WHAT THE TASK ASKS: From the entries that follow, list every line in which the string "charset" appears.

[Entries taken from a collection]
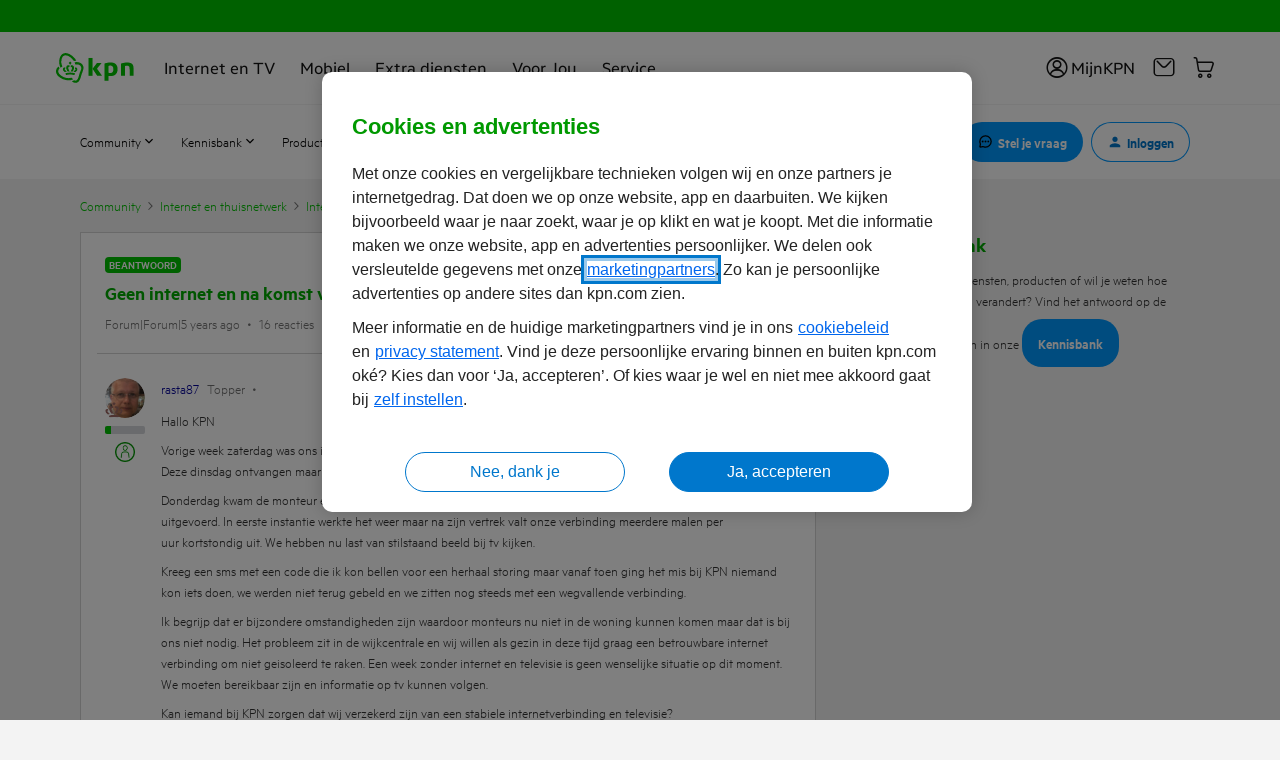

--- FILE ---
content_type: application/x-javascript;charset=utf-8
request_url: https://omsc.kpn.com/id?d_visid_ver=5.5.0&d_fieldgroup=A&mcorgid=BCC6148954F6271F0A4C98BC%40AdobeOrg&mid=49115937317626205319202885733460229380&ts=1767436951196
body_size: -44
content:
{"mid":"49115937317626205319202885733460229380"}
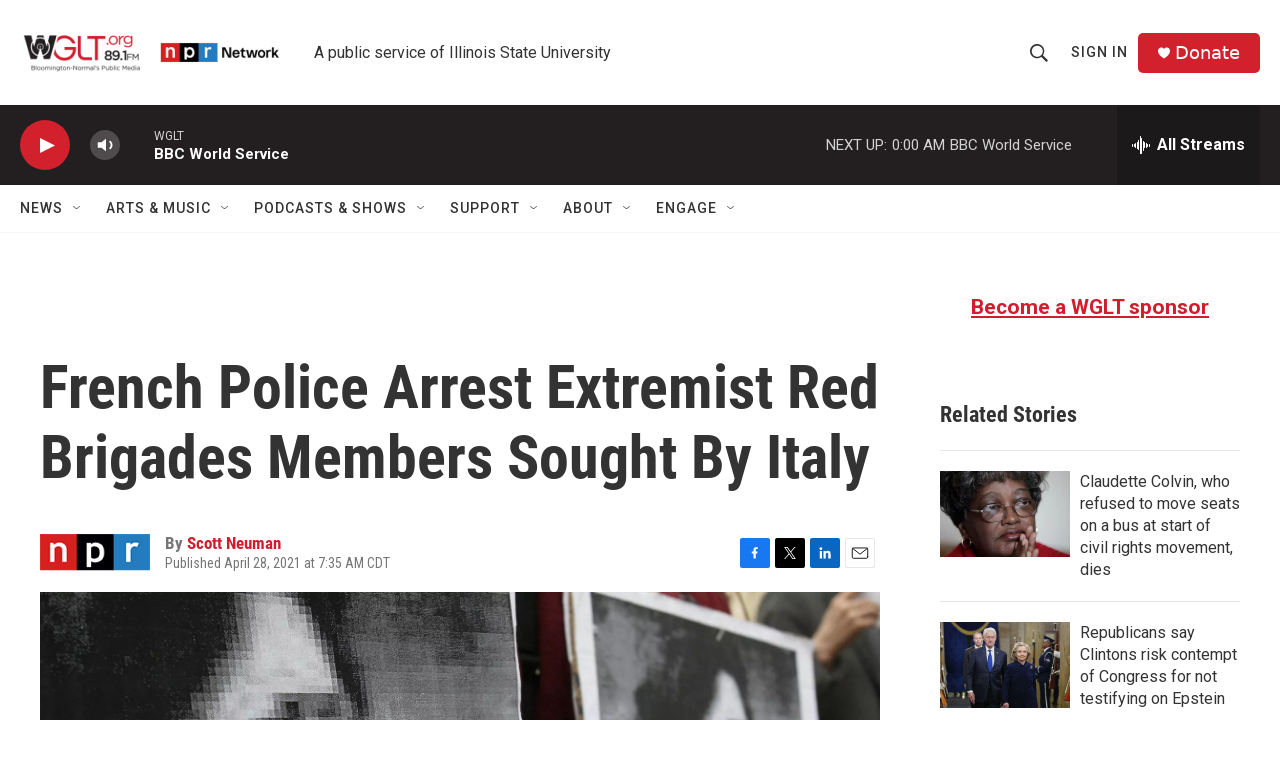

--- FILE ---
content_type: text/html; charset=utf-8
request_url: https://www.google.com/recaptcha/api2/aframe
body_size: 264
content:
<!DOCTYPE HTML><html><head><meta http-equiv="content-type" content="text/html; charset=UTF-8"></head><body><script nonce="NGro_u3EorYlh0g94VT0xg">/** Anti-fraud and anti-abuse applications only. See google.com/recaptcha */ try{var clients={'sodar':'https://pagead2.googlesyndication.com/pagead/sodar?'};window.addEventListener("message",function(a){try{if(a.source===window.parent){var b=JSON.parse(a.data);var c=clients[b['id']];if(c){var d=document.createElement('img');d.src=c+b['params']+'&rc='+(localStorage.getItem("rc::a")?sessionStorage.getItem("rc::b"):"");window.document.body.appendChild(d);sessionStorage.setItem("rc::e",parseInt(sessionStorage.getItem("rc::e")||0)+1);localStorage.setItem("rc::h",'1768365596429');}}}catch(b){}});window.parent.postMessage("_grecaptcha_ready", "*");}catch(b){}</script></body></html>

REPLY:
content_type: application/x-javascript;charset=utf-8
content_type: text/html; charset=utf-8
<!DOCTYPE HTML><html><head><meta http-equiv="content-type" content="text/html; charset=UTF-8"></head><body><script nonce="NGro_u3EorYlh0g94VT0xg">/** Anti-fraud and anti-abuse applications only. See google.com/recaptcha */ try{var clients={'sodar':'https://pagead2.googlesyndication.com/pagead/sodar?'};window.addEventListener("message",function(a){try{if(a.source===window.parent){var b=JSON.parse(a.data);var c=clients[b['id']];if(c){var d=document.createElement('img');d.src=c+b['params']+'&rc='+(localStorage.getItem("rc::a")?sessionStorage.getItem("rc::b"):"");window.document.body.appendChild(d);sessionStorage.setItem("rc::e",parseInt(sessionStorage.getItem("rc::e")||0)+1);localStorage.setItem("rc::h",'1768365596429');}}}catch(b){}});window.parent.postMessage("_grecaptcha_ready", "*");}catch(b){}</script></body></html>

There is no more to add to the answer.